Admissions office displays UB Horns Up.

The law school's Office of Admissions gives a UB proud "Horns Up" as we move swiftly to transition to online operations.

Nimble moves to provide continuous service

“None of us could have predicted that we would need to make this transition so quickly,” says Dean Aviva Abramovsky. “But we are rising to the challenge, as Buffalo always does.”

Each spring, the School of Law’s admissions department invites to campus all the students who have been admitted to next year’s entering class. They meet with faculty and current students, tour O’Brian Hall and generally spend a day imagining their future at UB School of Law.

This year, it’s all happening – but potential members of the Class of 2023 will get the whirlwind tour online.

Virtual Admitted Students Week is just one of the many adjustments that the law school is making to minimize disruption to its programs and initiatives.

Vice Dean for Admissions Lindsay J. Gladney, says the goal of the week is “to convince them that Buffalo should be their top choice or one of their top choices.” Toward that end, admitted students have been invited to a series of online events during the week beginning April 20. “Everything will be virtual,” Gladney says. “The students can opt into some live sessions that we’ll host, or they can go to our website later and find a recording.”

The program includes a Zoom webinar – “You’ve Been Admitted, Now What?” – hosted by Gladney where students can ask questions in real time. Among the other elements will be a faculty panel; a financial aid presentation; an online social with alumni as well as an alumni panel discussion; and a sample law school class taught by Professor Kim Diana Connolly on restorative justice. Manager of Recruitment and International Enrollment Services Laurel Root is working with students and staff to put together a virtual tour of O’Brian, with still photos and narration.

All this comes in addition to a dedicated Facebook group for the Class of 2023. Also, Gladney says, the law school has extended its tuition deposit deadline to May 6 – usually April 15 – to give admitted students more flexibility.

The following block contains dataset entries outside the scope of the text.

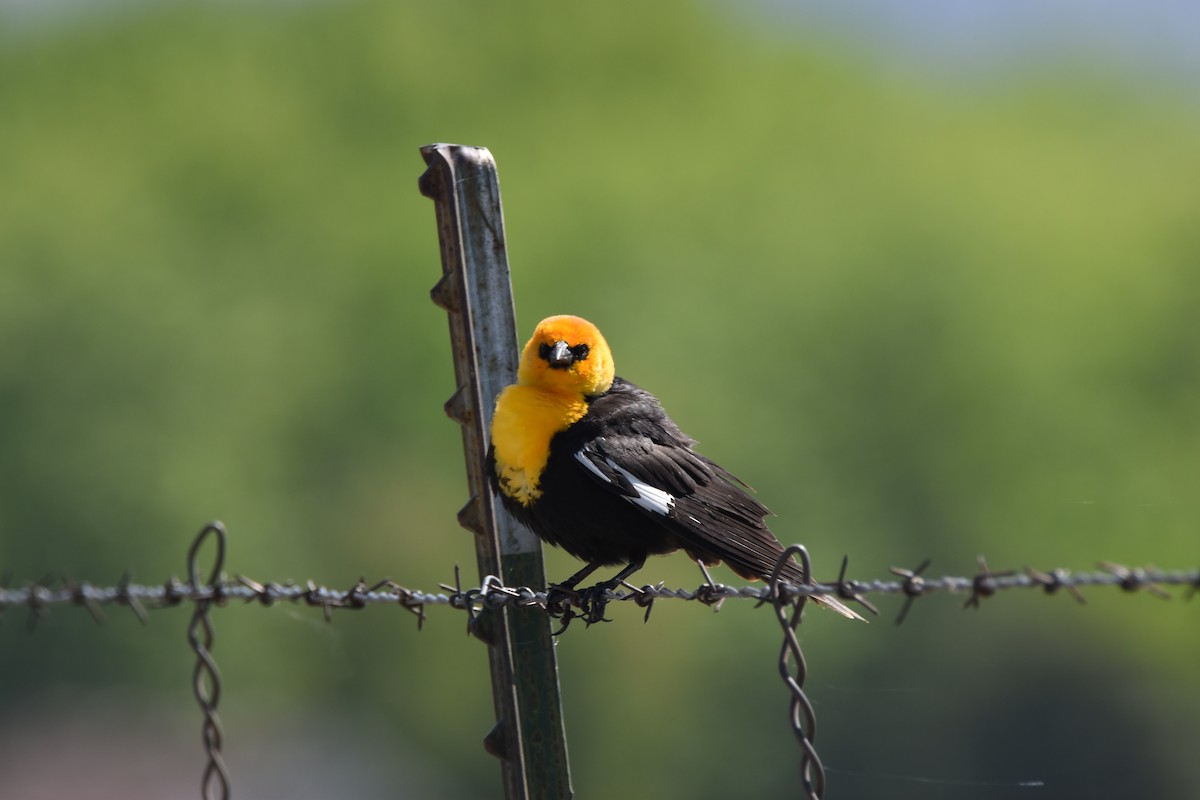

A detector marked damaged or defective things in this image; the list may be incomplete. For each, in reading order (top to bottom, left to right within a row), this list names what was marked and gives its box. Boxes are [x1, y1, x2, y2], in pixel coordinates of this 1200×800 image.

rusty fence post [420, 143, 573, 800]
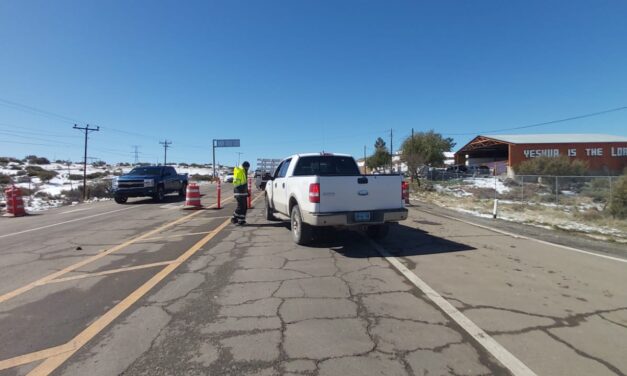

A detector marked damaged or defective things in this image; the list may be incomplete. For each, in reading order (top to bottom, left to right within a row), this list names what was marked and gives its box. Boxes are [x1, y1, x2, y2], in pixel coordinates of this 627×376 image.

cracked pavement [0, 187, 624, 374]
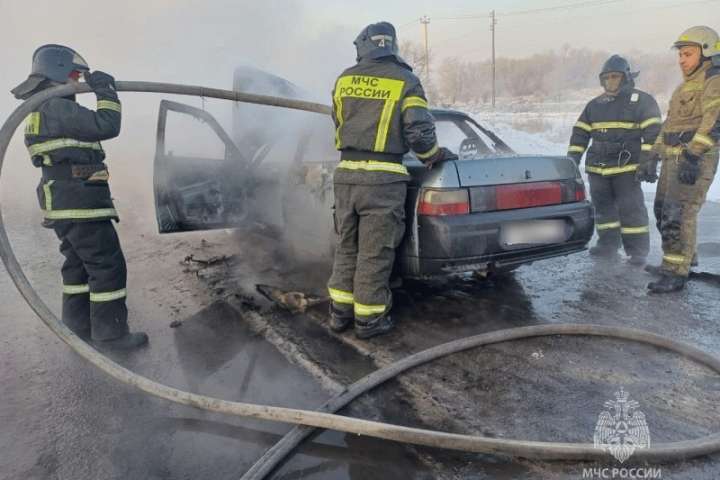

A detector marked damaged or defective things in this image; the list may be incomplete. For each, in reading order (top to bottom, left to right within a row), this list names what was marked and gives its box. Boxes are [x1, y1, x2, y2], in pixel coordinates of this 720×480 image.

burned car [152, 67, 592, 278]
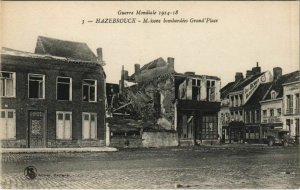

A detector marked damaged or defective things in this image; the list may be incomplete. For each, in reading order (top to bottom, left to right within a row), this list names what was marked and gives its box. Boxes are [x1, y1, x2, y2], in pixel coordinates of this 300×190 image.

broken window [28, 74, 44, 98]
damaged facade [0, 36, 106, 148]
broken window [56, 77, 72, 101]
damaged facade [109, 56, 221, 145]
broken window [55, 111, 71, 140]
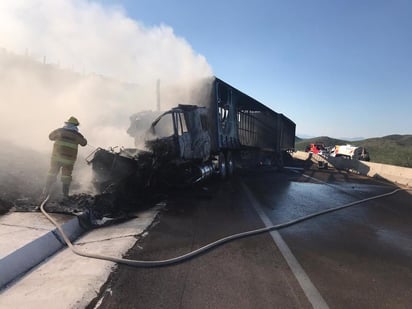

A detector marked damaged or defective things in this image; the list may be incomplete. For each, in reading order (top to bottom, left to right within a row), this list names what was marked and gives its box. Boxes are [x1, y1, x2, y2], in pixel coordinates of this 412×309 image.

burned cab window [154, 113, 175, 137]
charred truck wreckage [84, 76, 296, 224]
burned semi truck [88, 76, 296, 191]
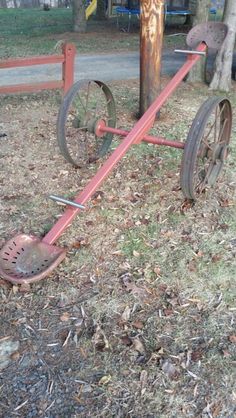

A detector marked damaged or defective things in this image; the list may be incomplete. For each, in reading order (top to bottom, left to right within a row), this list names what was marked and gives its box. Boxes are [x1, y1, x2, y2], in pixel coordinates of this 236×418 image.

rusty metal surface [187, 22, 228, 50]
rusty wheel rim [57, 79, 116, 167]
rusty wheel rim [181, 96, 232, 201]
rusty metal surface [0, 233, 66, 286]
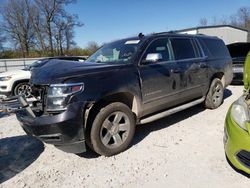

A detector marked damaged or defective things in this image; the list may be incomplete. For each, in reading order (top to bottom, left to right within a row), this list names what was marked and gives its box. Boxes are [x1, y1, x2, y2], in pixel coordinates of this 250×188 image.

damaged front bumper [0, 96, 87, 153]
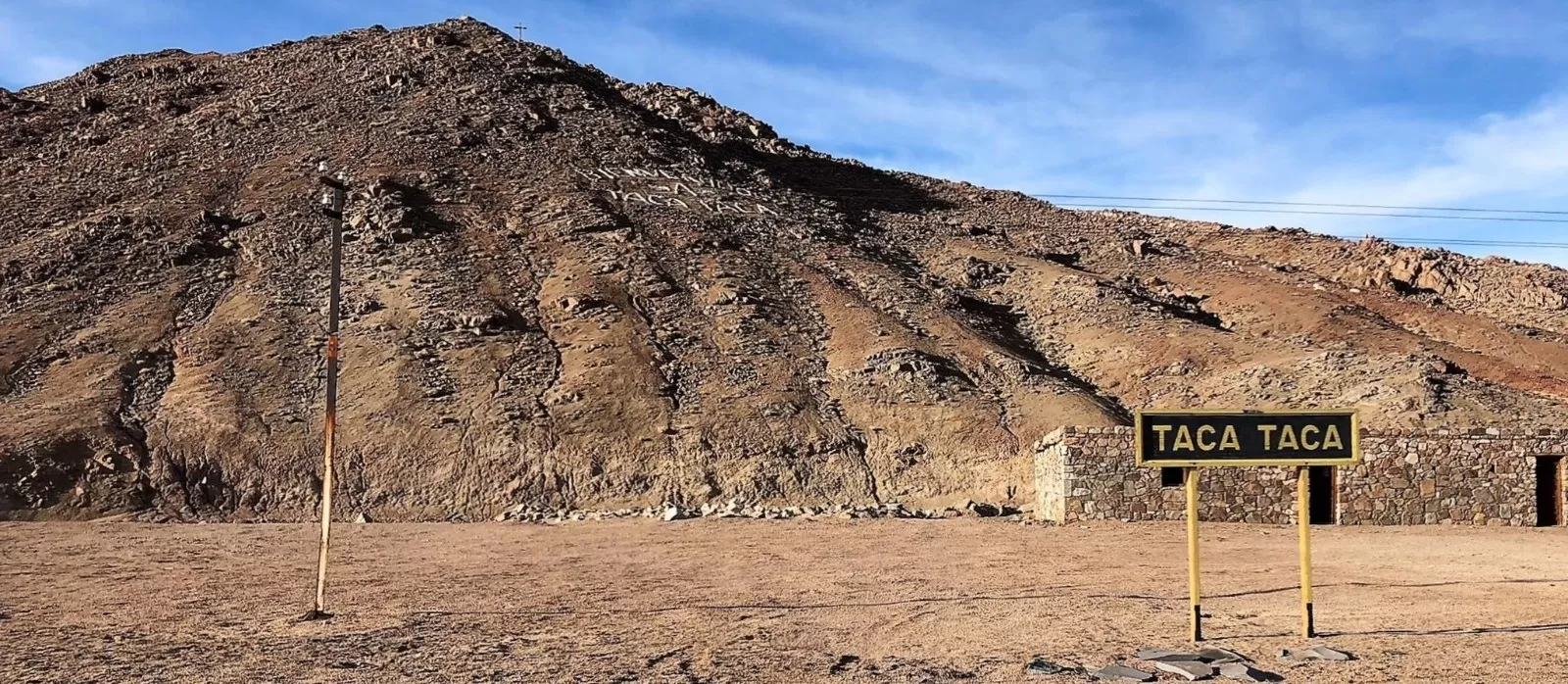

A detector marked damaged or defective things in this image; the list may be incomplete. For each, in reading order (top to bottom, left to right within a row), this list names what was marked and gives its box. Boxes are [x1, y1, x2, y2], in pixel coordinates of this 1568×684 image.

rusty metal pole [304, 164, 345, 619]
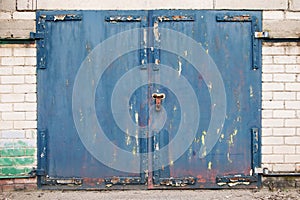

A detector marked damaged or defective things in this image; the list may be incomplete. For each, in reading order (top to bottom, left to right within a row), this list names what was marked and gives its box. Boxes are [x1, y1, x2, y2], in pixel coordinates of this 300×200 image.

rusty metal surface [36, 10, 262, 190]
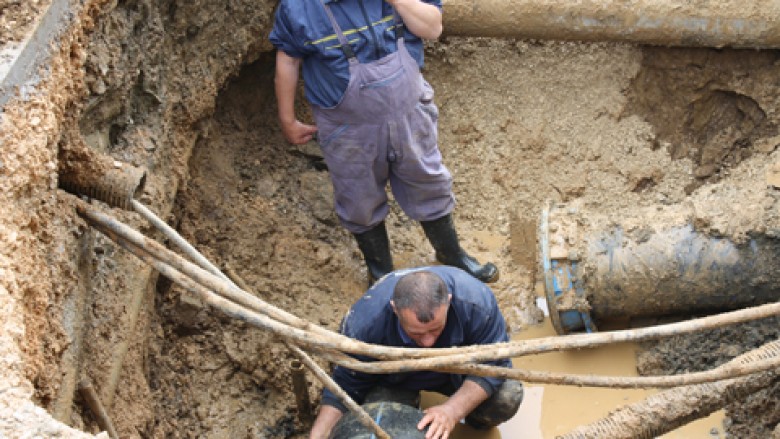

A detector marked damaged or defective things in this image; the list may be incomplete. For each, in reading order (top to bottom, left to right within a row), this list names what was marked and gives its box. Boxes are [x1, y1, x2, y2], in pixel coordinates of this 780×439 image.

corroded pipe [444, 0, 780, 48]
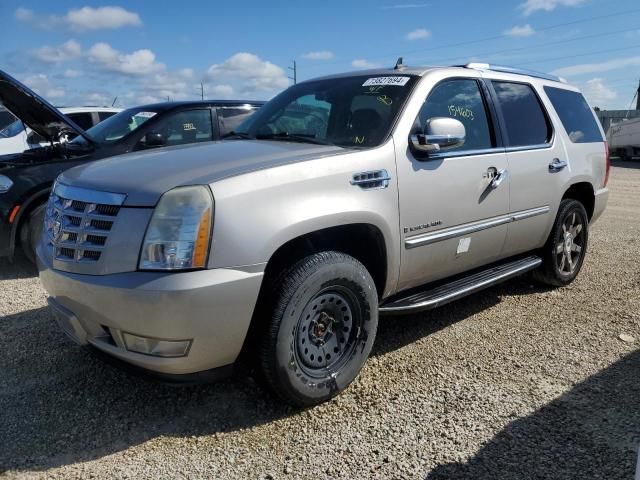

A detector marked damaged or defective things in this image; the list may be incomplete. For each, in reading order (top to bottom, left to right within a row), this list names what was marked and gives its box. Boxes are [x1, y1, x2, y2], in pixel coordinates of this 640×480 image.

damaged vehicle [0, 69, 264, 260]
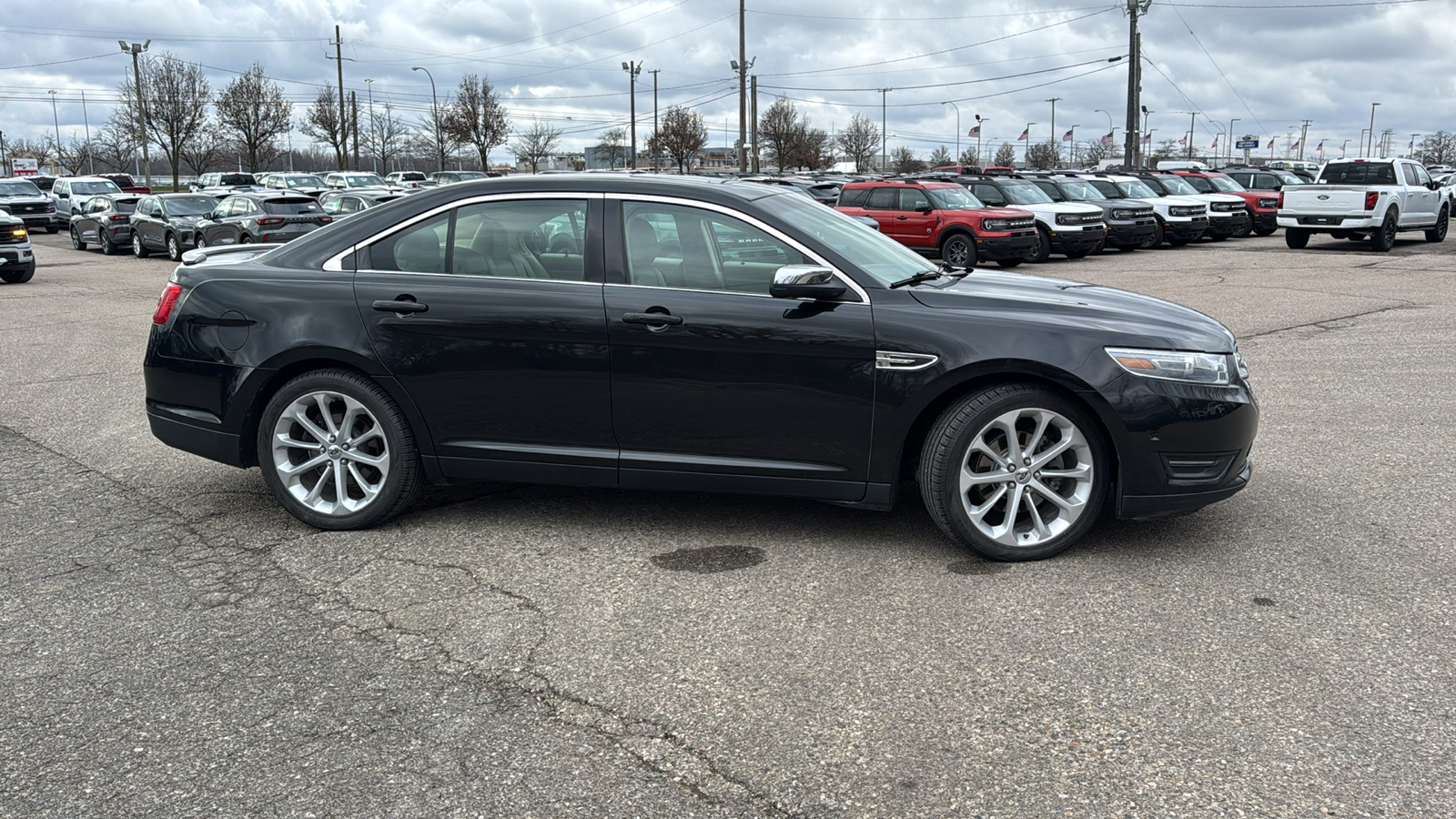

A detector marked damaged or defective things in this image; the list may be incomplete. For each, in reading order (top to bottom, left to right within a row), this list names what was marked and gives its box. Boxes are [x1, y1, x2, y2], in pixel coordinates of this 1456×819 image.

cracked asphalt [3, 226, 1456, 819]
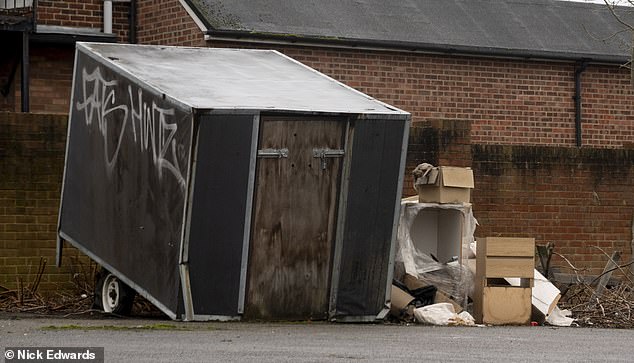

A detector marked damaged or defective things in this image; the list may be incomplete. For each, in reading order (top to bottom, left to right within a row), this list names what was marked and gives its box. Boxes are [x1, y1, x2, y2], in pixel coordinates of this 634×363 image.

rusty metal panel [57, 49, 191, 318]
rusty metal panel [188, 115, 256, 318]
rusty metal panel [246, 116, 346, 318]
rusty metal panel [334, 118, 408, 318]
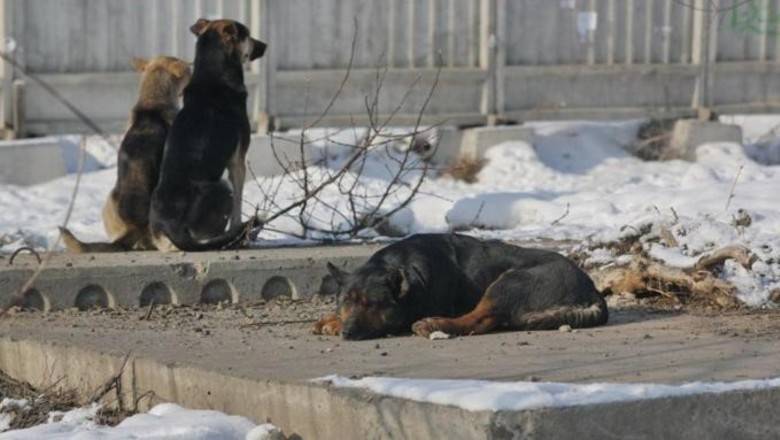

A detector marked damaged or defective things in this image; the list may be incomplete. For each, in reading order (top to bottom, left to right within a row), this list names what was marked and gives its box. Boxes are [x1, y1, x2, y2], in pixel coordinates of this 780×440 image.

cracked concrete edge [1, 336, 780, 438]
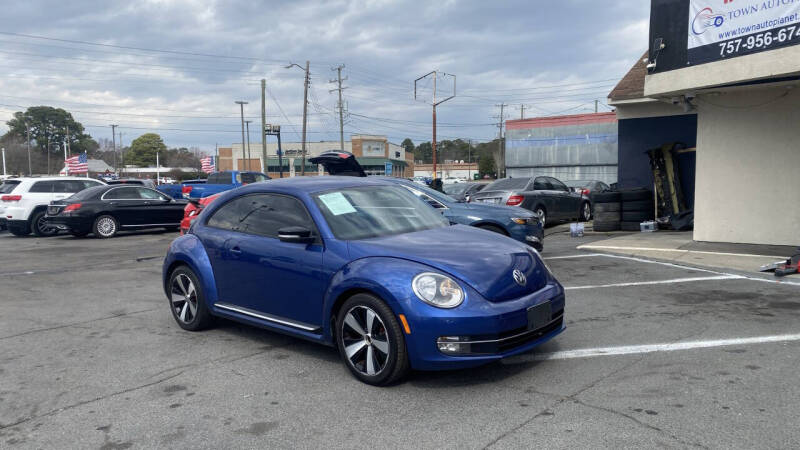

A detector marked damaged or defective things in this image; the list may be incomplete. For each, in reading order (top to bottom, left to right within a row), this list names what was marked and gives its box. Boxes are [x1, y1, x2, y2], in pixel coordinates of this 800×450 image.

crack in pavement [0, 310, 160, 342]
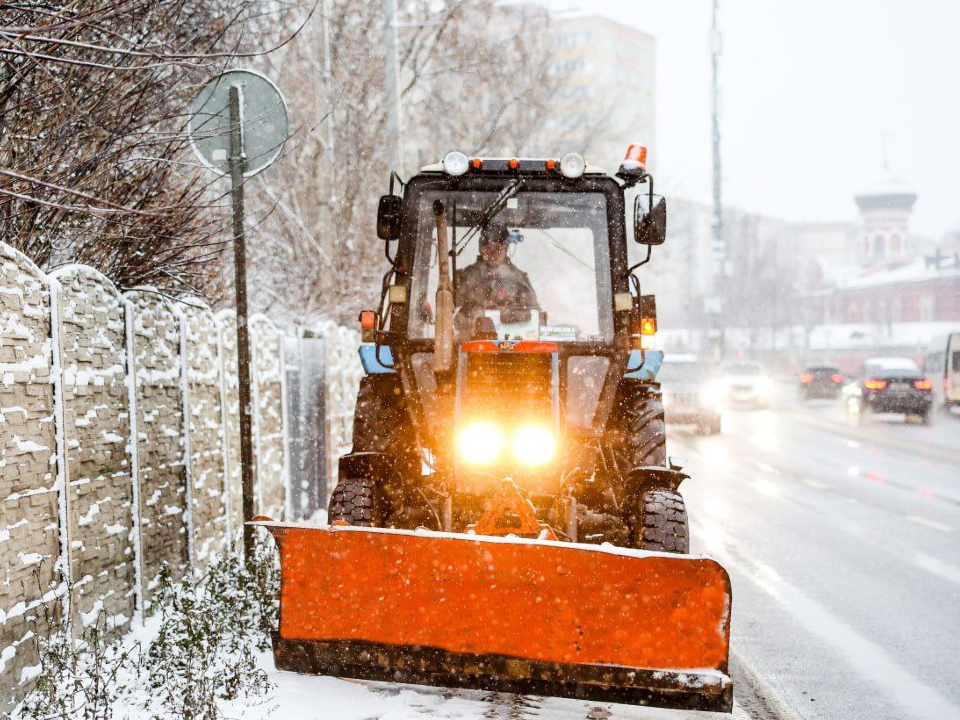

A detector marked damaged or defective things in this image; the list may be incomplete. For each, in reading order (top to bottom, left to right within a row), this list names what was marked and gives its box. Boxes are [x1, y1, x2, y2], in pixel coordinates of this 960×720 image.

Meanwhile, the admissions team is staying in touch with students, including scheduling Zoom-based virtual office hours.

The work of the Career Services Office is also proceeding apace, reports Vice Dean for Career Services Lisa Patterson. “The Career Services Office continues to counsel students, review resumes and conduct mock interviews over the phone and via Zoom,” Patterson says. “We know that uncertainty over students’ summer and post-graduation plans causes them great anxiety, and we’re committed to being readily accessible to students."

“We are also offering virtual interview services to all employers who will be hiring summer interns or new graduates,” says Associate Director Marc Davies, who is working actively with both employers and students as they adapt their plans for the upcoming summer. “Maintaining communications and relationships is essential right now—and the message to both recruiting contacts and students is to be in touch, even where plans are still in development.

“It is inspiring to see the efforts being made to adapt summer programs and onboard law clerks and interns. Where there is a new opportunity for a student to work, especially remotely, we are engaging the students who are looking.”

In addition, Patterson says, CSO staff are working closely with the Law Alumni Association to enhance mentorship and networking opportunities, and providing enhanced training materials on conducting virtual job searches and interviews.

For students in the midst of externships and final-semester 3Ls serving as Pro Bono Scholars, the law school has helped them to pivot to meaningful legal work when face-to-face representation isn’t possible. Vice Dean for Social Justice Initiatives Melinda Saran has been working the phones to make that happen.

The law school’s 11 Pro Bono Scholars, Saran says, all took the bar exam in February but may need to wait longer than usual for the results. And their pro bono placements, typically with legal services organizations, have transitioned from client representation to document drafting, and research and writing projects.

Students taking externships, Saran says, were the real challenge – one-third lost their placements because the courts are not in session. Some of their supervising judges were able to recast the externship around research and writing projects. For a handful of students for whom that wasn’t possible, Saran called her former colleagues and former students in legal services organizations. “You always have these projects you wish you had a law student to work on – can you send me a list of those?” she asked. Then she played matchmaker to identify meaningful work for the remaining externs, including one student who had been hoping for a placement in state appellate court and landed one in the shuffle.

The online classes she conducts with the students, Saran says, had to be tweaked as well, partly to make the reflection questions relevant to their current experience. And for both students and administrators, the whole experience has reinforced the power of resourcefulness in adapting to unpredictable times.